[Texte choisi]

Paul Ahmarani : Butiner de fleur en fleur
Pour inaugurer le tout nouveau Cabaret Mouille-pied à Saint-Lambert, André Montmorency met en scène une comédie de Michel Marc Bouchard, Les Papillons de nuit. Le comédien Paul Ahmarani est de l’aventure.
De l’extérieur, le Cabaret Mouille-pied a toujours l’air de l’ancien bureau de poste de Saint-Lambert. Mais à l’intérieur, marteaux et perceuses s’activent avec fracas autour de ce qui deviendra l’espace réservé aux spectateurs. La scène, elle, est déjà juchée à une extrémité de la salle, et on y découvre le metteur en scène en pleine action, s’affairant à peindre la toile de fond du décor de sa pièce estivale. Une toile peinte, vraiment? Comme au 19e siècle? André Montmorency n’est pas du genre à tout bouleverser sur son passage, il fait du "théâtre à l’ancienne" et l’assume pleinement. "Avec lui, on travaille dans un climat de grande liberté, raconte Paul Ahmarani, il laisse beaucoup de place à ses comédiens, et on a totalement confiance en lui. Après tout, il n’en est pas à sa première comédie du genre."
On ne peut pas en dire autant de l’acteur principal. Si Paul Ahmarani a presque touché à tout, du théâtre au cinéma, en passant par la chanson, c’est la première fois qu’il joue vraiment la comédie. "À part Le Génie du crime de George Walker, une pièce certes comique mais vraiment très sombre, que j’ai jouée il y a 10 ans, et mon rôle à la télé dans La Job (adaptation québécoise de The Office), c’est la première fois que je me frotte à une mécanique comique conventionnelle. Ce travail très précis, c’est un vrai défi, il faut savoir doser, comprendre les limites entre le jeu comique et le cabotinage; c’est très stimulant."

[/Texte choisi]
[Section des données]

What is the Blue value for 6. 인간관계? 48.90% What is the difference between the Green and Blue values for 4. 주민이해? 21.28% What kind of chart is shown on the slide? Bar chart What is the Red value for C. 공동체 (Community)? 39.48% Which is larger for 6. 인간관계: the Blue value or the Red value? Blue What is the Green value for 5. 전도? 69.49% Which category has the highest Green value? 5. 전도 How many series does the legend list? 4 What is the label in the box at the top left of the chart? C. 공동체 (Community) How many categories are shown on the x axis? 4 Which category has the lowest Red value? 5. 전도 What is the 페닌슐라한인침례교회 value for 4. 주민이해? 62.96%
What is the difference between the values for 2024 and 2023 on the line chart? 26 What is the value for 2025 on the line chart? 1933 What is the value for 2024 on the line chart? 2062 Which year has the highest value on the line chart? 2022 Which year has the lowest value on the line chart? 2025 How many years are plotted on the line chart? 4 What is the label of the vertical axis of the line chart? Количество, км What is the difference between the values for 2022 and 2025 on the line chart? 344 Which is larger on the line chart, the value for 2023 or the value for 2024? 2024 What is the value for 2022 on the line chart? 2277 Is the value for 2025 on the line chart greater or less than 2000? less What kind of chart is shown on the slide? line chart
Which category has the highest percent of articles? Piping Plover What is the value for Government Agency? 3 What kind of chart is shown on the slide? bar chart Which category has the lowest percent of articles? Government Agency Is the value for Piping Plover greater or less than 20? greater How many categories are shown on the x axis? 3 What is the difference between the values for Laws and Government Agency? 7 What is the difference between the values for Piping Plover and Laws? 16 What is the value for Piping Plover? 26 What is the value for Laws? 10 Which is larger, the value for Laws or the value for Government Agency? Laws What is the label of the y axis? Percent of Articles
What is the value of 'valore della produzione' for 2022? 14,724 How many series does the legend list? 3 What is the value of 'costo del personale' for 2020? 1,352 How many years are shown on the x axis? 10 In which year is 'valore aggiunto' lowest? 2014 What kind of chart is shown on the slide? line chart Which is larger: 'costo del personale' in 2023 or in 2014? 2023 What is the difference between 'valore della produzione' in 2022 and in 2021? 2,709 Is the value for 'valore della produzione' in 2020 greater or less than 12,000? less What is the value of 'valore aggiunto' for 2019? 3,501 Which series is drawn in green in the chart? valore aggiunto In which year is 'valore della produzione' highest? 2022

[/Section des données]

Travail à faire =>
(A) Renommez « Cabaret Mouille-pied » en « Théâtre Mouille-pied » dans le passage de l'article sur Paul Ahmarani compris entre « Paul Ahmarani : Butiner » et « est de l’aventure. », bornes incluses, puis recopiez ce passage.
(B) Poursuivez l'article sur Paul Ahmarani à partir de l'endroit où il s'arrête.
Les données n'ont aucun lien avec l'article sur Paul Ahmarani.

Corrigés des exercices =>
(A)
Paul Ahmarani : Butiner de fleur en fleur
Pour inaugurer le tout nouveau Théâtre Mouille-pied à Saint-Lambert, André Montmorency met en scène une comédie de Michel Marc Bouchard, Les Papillons de nuit. Le comédien Paul Ahmarani est de l’aventure.

(B)
INTELLIGENCE ET RICHESSE DU PROPOS
Pour sa première fois, il n’est pas trop mal tombé, car Michel Marc Bouchard, même si on l’oublie souvent, compte parmi les meilleurs auteurs comiques du Québec. On applaudit plus volontiers son oeuvre proprement dramatique, mais au cours de la décennie 90, il a donné aux théâtres d’été quelques-uns de leurs plus grands succès, des comédies romantiques à l’américaine, néanmoins reconnues pour leur intelligence et la richesse de leur propos. Du lot, on pourrait citer Les Grandes Chaleurs, dont la version cinématographique réalisée par Sophie Lorain est attendue en août sur nos écrans. Les Papillons de nuit est de la même veine, assure Ahmarani, parce qu’"un véritable drame se joue derrière la comédie. Il y a de très beaux moments dramatiques, qui font de beaux contrepoints. Ce qui n’empêche pas qu’il y ait là une véritable écriture comique, axée sur les quiproquos et malentendus typiques de la comédie, dans un rythme effréné. La pièce s’appuie aussi beaucoup sur le tempérament hystérique des personnages".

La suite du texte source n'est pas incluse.